### Цитируемый отрывок ###

На следующий день, 10 мая, он собирал своих родственников, друзей, но первый отводился для студентов. Эти встречи вспоминаются сейчас как одни из самых прекрасных в нашей студенческой жизни, потому что мы были молоды, потому что уже по-настоящему чувствовалась весна и наш любимый педагог был бодрее, веселее, моложе, чем обычно. Само общение, по-студенчески непринужденное, прекрасно сказывалось на дальнейших занятиях, поскольку человеческий контакт немаловажен для правильных и плодотворных взаимоотношений ученика и педагога.

Наш педагог не отставал от нас, веселье царило в его доме. Окна были открыты, доносилась музыка из Московского парка Победы. За столом было много шуток, споров, рассказов, воспоминаний, бесед о музыке, об искусстве вообще, о жизни. Мы не пели, но так или иначе все разговоры велись вокруг нашего общего любимого дела. В один из таких дней, когда я был студентом первого курса, я впервые побывал у Василия Михайловича на дне рождения и познакомился с рецензиями на его выступления в различных городах нашей страны и за границей. Сам он никогда не говорил о своих артистических успехах, но концертмейстер класса Ольга Ивановна Слепнева подвела меня к книжному шкафу, достала альбом, в котором были собраны рецензии, и, боясь, как бы Василий Михайлович не заметил, показала их мне. Я тогда узнал о триумфальных выступлениях моего учителя, о чем он не считал нужным говорить.

Когда я учился в консерватории, у меня было два основных учителя пения — Василий Михайлович Луканин и Федор Иванович Шаляпин, который всем оставленным после себя: грамзаписями и книгами, фотографиями и картинами, запечатлевшими его роли, кинофильмами и легендами о нем — безусловно влияет на человека, желающего научиться пению. Мне запомнились рассказы моего педагога о Шаляпине. Василий Михайлович исполнял в Народном доме роль Пимена, а Шаляпин в тех же спектаклях — Бориса. У Луканина никогда не было этакого пустого хвастовства: «Я пел с Шаляпиным». Он говорил просто: «Шаляпин был тогда в расцвете славы, а я — молодым певцом, и я всегда стоял за кулисами, и слушал, смотрел, наблюдал, как великий артист творит свой образ». Много интересного он рассказывал о том, как Шаляпин играл, пел, причем чувствовалось, что он подметил все профессиональные хитрости артиста. В частности, он говорил, что если Шаляпин был не в голосе — не особенно звучали верхние ноты, — то «верхушку» он брал очень осторожно и коротко, зато следующие за ней более низкие ноты разворачивал во всю мощь, с полным блеском, и у публики оставалось впечатление, что Шаляпин блестяще спел верхнюю ноту.

Во время занятий Луканин делал между упражнениями небольшие паузы, буквально секунд двадцать: «Отдохните немножко», — говорил он и занимал паузы разговорами: что-то спрашивал, о чем-то рассказывал — все коротко, быстро. Это позволяло установить контакт и поддерживать его в течение всего урока. Я тоже следую такому обычаю в своей педагогической работе.

### Строки данных ###

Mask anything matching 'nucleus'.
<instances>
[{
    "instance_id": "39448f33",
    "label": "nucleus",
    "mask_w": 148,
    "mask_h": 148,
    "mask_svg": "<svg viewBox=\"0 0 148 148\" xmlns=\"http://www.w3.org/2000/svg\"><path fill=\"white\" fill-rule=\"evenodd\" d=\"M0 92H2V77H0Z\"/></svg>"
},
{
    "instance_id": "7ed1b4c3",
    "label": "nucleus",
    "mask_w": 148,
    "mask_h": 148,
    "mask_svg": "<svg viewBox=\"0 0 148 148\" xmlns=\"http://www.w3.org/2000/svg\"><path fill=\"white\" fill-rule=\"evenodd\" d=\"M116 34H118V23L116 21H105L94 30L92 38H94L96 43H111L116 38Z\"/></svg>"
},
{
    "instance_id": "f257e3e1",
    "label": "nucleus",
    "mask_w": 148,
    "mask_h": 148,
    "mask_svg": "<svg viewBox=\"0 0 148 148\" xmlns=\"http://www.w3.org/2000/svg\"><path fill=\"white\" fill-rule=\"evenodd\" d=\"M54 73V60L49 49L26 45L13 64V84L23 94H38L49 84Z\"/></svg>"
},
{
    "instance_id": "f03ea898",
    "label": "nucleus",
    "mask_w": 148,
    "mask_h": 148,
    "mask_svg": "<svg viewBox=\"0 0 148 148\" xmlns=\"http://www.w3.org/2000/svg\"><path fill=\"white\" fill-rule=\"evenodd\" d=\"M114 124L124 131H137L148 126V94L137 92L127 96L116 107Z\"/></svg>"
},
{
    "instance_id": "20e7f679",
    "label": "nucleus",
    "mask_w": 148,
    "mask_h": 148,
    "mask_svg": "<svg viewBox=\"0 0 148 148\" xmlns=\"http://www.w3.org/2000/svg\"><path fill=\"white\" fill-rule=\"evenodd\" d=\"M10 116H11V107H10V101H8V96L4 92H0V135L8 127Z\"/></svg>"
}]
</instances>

###

*Условие задания*
Перепишите слово в слово часть отрывка о педагоге Луканине, начиная со слов «Во время занятий» и заканчивая словами «своей педагогической работе.».

*Результат*
Во время занятий Луканин делал между упражнениями небольшие паузы, буквально секунд двадцать: «Отдохните немножко», — говорил он и занимал паузы разговорами: что-то спрашивал, о чем-то рассказывал — все коротко, быстро. Это позволяло установить контакт и поддерживать его в течение всего урока. Я тоже следую такому обычаю в своей педагогической работе.